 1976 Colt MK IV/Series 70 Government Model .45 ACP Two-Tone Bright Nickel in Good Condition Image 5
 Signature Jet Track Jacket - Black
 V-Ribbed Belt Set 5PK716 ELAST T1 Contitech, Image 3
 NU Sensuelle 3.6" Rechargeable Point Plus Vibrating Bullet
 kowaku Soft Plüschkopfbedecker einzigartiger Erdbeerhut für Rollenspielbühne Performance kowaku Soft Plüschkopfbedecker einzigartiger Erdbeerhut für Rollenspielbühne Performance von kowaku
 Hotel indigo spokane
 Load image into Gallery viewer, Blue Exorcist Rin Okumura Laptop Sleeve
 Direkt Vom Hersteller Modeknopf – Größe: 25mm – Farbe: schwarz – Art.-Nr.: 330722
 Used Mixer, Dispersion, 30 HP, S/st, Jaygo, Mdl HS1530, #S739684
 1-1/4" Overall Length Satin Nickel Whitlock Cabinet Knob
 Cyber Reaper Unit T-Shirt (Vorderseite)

○ ○ ○

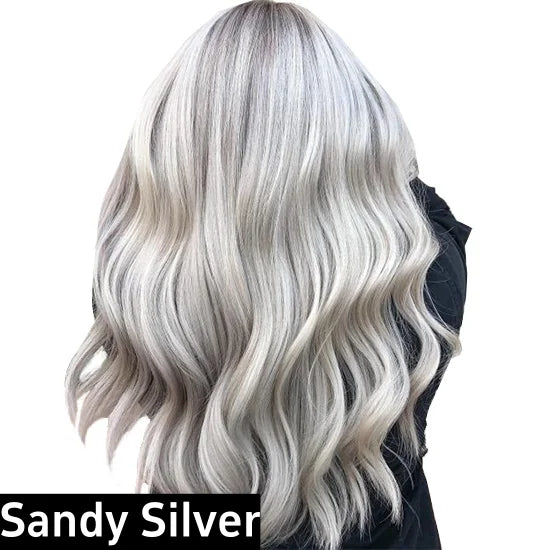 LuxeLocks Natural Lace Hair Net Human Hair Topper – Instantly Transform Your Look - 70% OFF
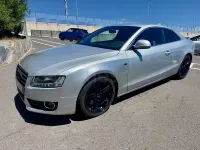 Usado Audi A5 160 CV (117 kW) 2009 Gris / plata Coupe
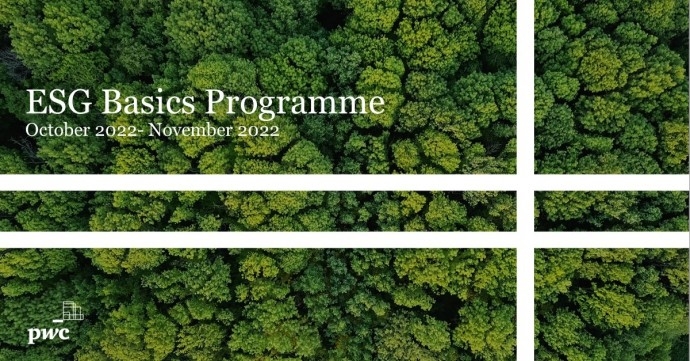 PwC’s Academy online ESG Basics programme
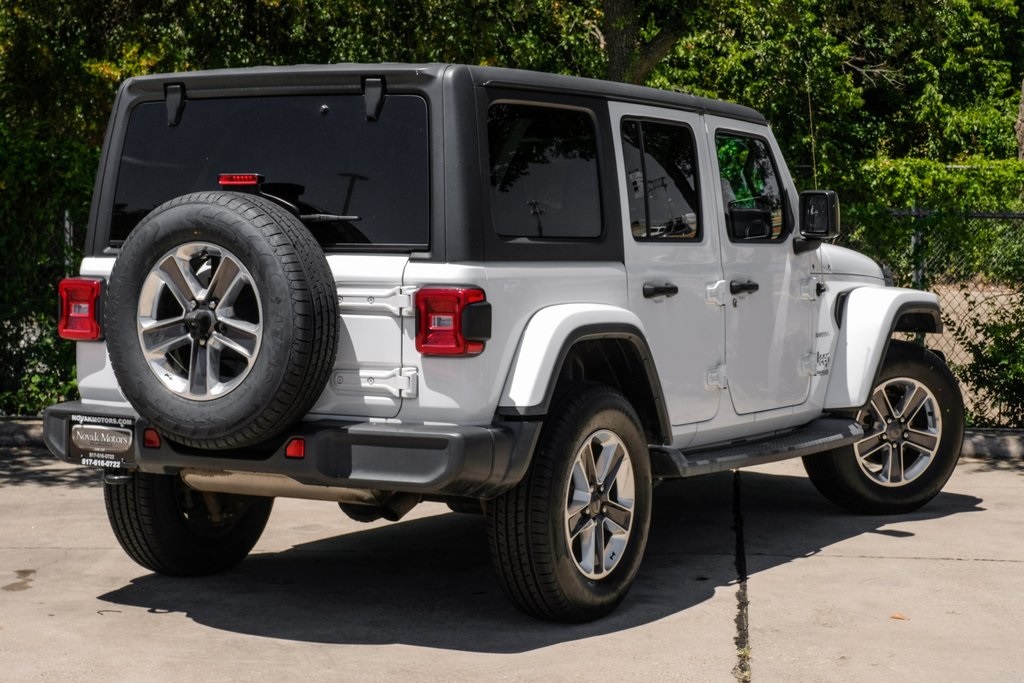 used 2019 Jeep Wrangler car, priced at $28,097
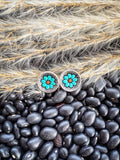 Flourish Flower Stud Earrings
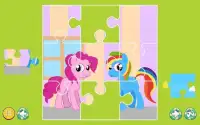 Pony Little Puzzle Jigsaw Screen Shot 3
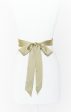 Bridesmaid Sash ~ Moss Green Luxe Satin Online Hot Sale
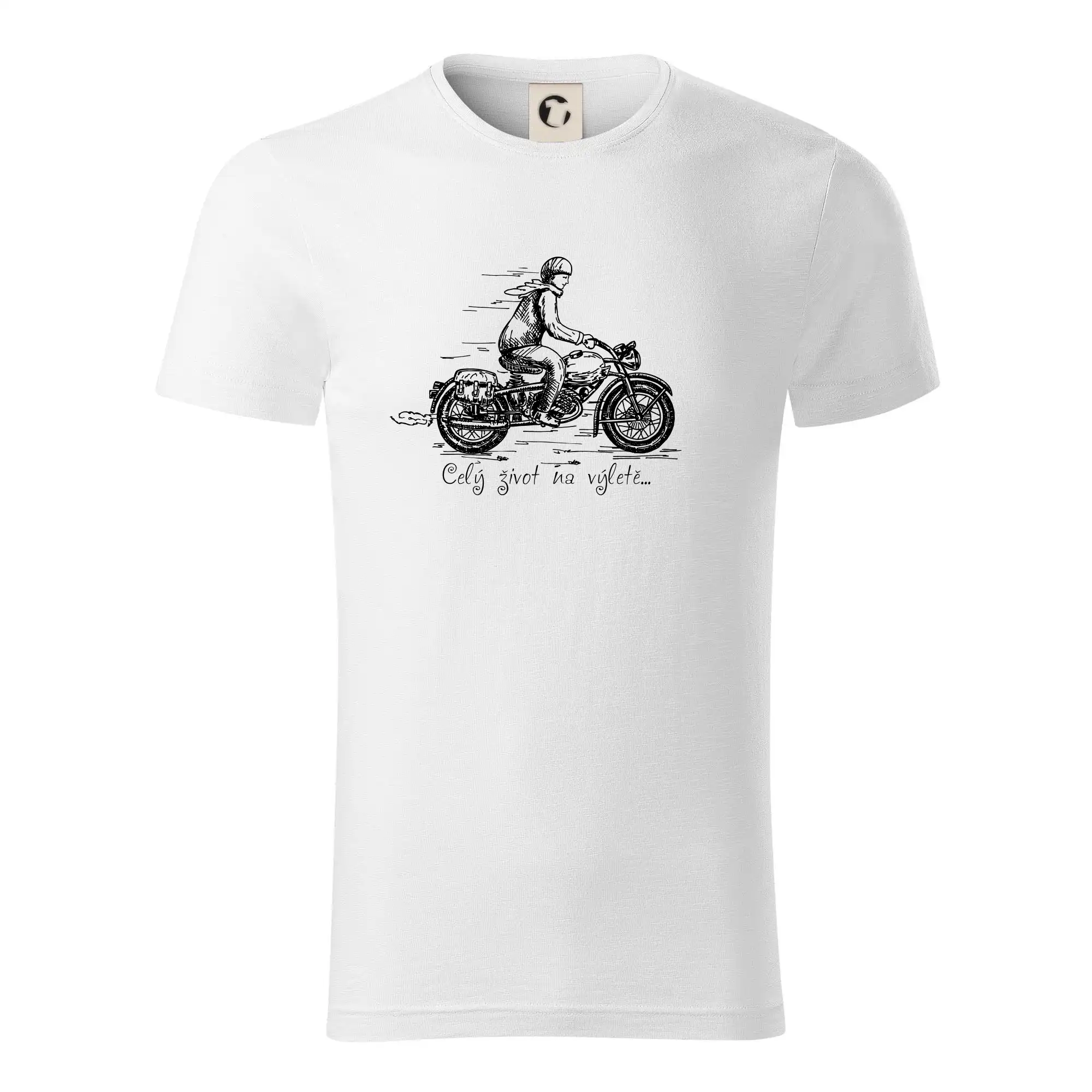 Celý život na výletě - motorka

○ ○ ○

PROBLEM TO SOLVE: Look above for the line with "Flourish Flower Stud Earrings" and the line with "Celý život na výletě - motorka", then restate exactly those two lines and all lines between them, with no pictures.

OUTPUT OF THE EXERCISE:
 Flourish Flower Stud Earrings
 Pony Little Puzzle Jigsaw Screen Shot 3
 Bridesmaid Sash ~ Moss Green Luxe Satin Online Hot Sale
 Celý život na výletě - motorka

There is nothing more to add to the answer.